Don’t Rely on 5250 Menus, etc.
Legacy security includes 5250 menu-based security, but that can be bypassed easily.
Conservative Access
Evaluate who needs access to what, and provide just that access.
Shadow IT
Related to Data Sprawl, “Shadow IT” occurs when departments outside IT create or purchase systems that are not managed by IT. Shadow IT can create issues with:
- Disaster Recovery (DR)
- Privacy and compliance
Engage Business Leaders
Just as Shadow IT poses security challenges, IT cannot implement security alone. The business must be involved.
Carol also gave an enlightening talk on IBM i’s Function Usage capabilities, which can help to lock down a system while allowing the access that is truly needed.

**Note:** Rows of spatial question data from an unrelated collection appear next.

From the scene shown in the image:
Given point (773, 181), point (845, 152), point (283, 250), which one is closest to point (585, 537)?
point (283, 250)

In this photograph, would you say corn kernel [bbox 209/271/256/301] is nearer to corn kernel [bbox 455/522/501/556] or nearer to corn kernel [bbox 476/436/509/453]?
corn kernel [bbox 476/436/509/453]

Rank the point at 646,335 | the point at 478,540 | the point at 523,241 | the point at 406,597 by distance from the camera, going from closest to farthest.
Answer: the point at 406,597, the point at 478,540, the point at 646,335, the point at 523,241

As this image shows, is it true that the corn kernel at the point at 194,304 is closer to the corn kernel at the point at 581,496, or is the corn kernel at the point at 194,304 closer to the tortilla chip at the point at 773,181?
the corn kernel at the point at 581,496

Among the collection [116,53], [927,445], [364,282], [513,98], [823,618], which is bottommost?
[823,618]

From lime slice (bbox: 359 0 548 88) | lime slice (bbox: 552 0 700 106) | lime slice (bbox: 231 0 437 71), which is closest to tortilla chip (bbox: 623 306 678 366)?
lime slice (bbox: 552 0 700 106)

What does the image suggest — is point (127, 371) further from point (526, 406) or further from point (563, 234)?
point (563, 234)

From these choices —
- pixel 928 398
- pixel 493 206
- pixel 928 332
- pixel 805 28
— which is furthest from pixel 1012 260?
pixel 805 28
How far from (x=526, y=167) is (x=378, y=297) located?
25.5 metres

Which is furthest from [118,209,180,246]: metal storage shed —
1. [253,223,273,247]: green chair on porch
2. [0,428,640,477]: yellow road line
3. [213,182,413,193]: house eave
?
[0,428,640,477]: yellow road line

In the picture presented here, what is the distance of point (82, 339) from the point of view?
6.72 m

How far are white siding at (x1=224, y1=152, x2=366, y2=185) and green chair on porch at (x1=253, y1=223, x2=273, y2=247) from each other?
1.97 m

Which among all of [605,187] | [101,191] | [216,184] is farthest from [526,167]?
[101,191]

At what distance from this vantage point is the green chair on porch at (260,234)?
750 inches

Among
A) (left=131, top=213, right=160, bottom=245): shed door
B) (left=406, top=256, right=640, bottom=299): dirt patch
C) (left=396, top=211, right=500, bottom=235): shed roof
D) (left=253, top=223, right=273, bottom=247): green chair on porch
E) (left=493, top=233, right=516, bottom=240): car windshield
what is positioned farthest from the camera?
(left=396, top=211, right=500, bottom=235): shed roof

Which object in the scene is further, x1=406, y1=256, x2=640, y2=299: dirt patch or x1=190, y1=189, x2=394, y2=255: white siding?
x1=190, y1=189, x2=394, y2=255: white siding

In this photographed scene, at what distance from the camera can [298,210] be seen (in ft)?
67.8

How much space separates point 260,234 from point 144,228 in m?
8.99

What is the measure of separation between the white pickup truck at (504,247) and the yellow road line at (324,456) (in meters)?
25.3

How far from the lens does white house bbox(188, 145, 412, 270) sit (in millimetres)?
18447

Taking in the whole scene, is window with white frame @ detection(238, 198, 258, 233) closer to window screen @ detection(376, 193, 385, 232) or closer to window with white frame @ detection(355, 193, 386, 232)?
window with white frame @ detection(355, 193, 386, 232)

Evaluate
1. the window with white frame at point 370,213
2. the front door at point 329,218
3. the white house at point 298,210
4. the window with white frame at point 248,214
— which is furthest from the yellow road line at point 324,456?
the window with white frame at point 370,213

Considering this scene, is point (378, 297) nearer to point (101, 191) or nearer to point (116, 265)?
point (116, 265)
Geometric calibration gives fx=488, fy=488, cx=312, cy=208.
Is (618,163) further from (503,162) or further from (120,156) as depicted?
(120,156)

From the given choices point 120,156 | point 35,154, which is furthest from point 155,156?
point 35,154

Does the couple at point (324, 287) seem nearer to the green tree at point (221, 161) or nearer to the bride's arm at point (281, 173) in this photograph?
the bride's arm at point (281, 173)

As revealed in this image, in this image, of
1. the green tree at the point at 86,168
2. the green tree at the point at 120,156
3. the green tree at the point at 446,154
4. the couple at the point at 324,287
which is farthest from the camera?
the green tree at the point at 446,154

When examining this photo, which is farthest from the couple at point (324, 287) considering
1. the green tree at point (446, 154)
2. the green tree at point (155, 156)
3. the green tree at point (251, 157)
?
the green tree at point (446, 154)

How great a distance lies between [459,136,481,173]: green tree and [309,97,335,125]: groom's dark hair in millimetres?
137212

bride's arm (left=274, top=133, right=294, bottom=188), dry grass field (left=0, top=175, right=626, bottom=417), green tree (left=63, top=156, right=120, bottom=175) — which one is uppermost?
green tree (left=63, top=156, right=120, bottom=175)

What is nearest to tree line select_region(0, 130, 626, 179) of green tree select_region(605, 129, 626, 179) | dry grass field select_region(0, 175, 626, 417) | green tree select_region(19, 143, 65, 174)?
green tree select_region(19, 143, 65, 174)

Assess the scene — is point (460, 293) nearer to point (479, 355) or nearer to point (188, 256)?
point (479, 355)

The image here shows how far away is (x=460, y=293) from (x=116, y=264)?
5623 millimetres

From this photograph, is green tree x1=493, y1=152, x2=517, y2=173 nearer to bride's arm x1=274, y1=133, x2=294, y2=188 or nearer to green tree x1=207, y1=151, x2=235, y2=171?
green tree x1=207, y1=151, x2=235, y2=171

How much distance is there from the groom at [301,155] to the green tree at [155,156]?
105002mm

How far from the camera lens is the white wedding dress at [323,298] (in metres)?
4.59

We collaborate with Kisco Systems on system and application security. If you plan to be at NAViGATE Toronto, stop by the Kisco booth (#40) to ask questions about IBM i security, application development techniques, and open source.
The problem with requiring MFA on IBM i is there is no solution available that meets the requirements of PCI-DSS. I believe such a solution would have to come from IBM, as all third party (and even IBM’s ‘experimental’ current offering) separate the second factor from the initial user ID and password process, which is what PCI-DSS says must not happen. (The user must not be aware which factor has failed.)
A reply from Carol:
Hello Allister,
Perhaps your PCI auditor is requiring something different but there’s good news! According to this PCI DSS FAQ posted Sept 2024 [https://www.pcisecuritystandards.org/faq/articles/Frequently_Asked_Question/for-pci-dss-can-multi-factor-authentication-mfa-implementations-indicate-the-success-of-a-factor-prior-to-presentation-of-subsequent-factors/], it IS acceptable for MFA implementations to meet PCI criteria and allow the success of one factor to be presented prior to presenting the second factor. I continue to maintain that MFA is a strong force in defeating phishing and other attempts by bad actors to gain access to IBM i.
Carol Woodbury
Thanks! That is not at all clear from the v4 standard, but this FAQ is unequivocal. I still believe we would be best served by IBM baking in MFA (and passkeys!) at the OS level, but at least this leeway allows for current solutions to be used.